Text excerpt.
%%

The story of Jane Goodall's observations got me to thinking about my own addictive behavior in choosing hiking destinations with waterfalls, or views of rapids, there being some kind of unconscious compulsion to repeat the experience of being near rushing water. Being a native of the coastal region, I didn't really develop this until my 30s but it has been a factor ever since. Not that I have devoted a moment's conscious thought to preferring trails involving waterfalls, or self-talk about "waterfalls are beautiful" -- it's WAY more primitive and elemental than that. There is just a certain feeling, emotional but very visceral, aroused by the very thought of hiking to a waterfall or major rapids, a kind of vicarious sense of being swept along by the power and the beauty. Even just hearing that a newly opened trail has a waterfall on it evokes a thrill. Being in a kayak in whitewater makes this an actual physical experience instead of a vicarious one, but it's also very primitive and pre-linguistic-- "oh wow" is about as complicated as my thought process ever gets in such settings.

So multiply me by hundreds of other men and women up and down the Blue Ridge, or hundreds of thousands of people in other mountain regions around the world, hiking to gawk at waterfalls every weekend to say "oh, wow." It's not church, there's no Bible or hymnal, but at some deep level humans are responding to the same urges those Gombe chimps are at their waterfall. Is it religious? Proto-religious? There is a definite sense of pilgrimage to a sacred place, and in light of the Schaefer and de Waal theories, it is easy enough to envision some kind of continuity between human and animal behavior in such settings.

So your suggestion that the chimps were "awed" by a sense of the power, as well as the beauty, of the waterfall appeals to me a lot.

okasha

(11,573 posts)
6. Splitting my response because the phone gets hinky with long posts.
Sat Jan 31, 2015, 09:42 PM
Jan 2015

I would also argue that morality is pre-human. Konrad Lorenz did some good work on this, but the haunting narrative that most exemplifies this was Robert Ardrey's repetition of an incident reported by George Schaller.

A South African farmer shot an elephant in a herd whose range included his property. He did not see that elephant again, and assumed he'd killed her. Weeks later, the herd returned. In the lead, the matriarch carried an elephant shall, which she laid down in sight of the farmer, then led her sisters and daughters away.

At a minimum, this incident constellates the ideas of accusation, guilt, and recognition of wrongdoing by the aggrieved, who are, in this case, not only non-human but non-primates. In turns, this raises not only the question of the origin of abstract moral thinking but puts that morality in the context of a ritualized, embodied response.

%%

Data excerpt.
%%

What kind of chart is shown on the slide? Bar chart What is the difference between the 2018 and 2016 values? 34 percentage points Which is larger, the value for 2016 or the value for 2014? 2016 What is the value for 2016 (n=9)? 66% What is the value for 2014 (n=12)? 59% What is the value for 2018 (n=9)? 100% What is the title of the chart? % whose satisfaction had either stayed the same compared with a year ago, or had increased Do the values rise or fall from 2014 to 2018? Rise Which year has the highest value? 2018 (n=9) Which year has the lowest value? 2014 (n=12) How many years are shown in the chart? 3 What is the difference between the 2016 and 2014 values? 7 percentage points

%%

According to the text on waterfalls and pre-human morality, when did the writer start being drawn to hikes with waterfalls or rapids? The data has nothing to do with the text on waterfalls and pre-human morality.

In the writer's 30s.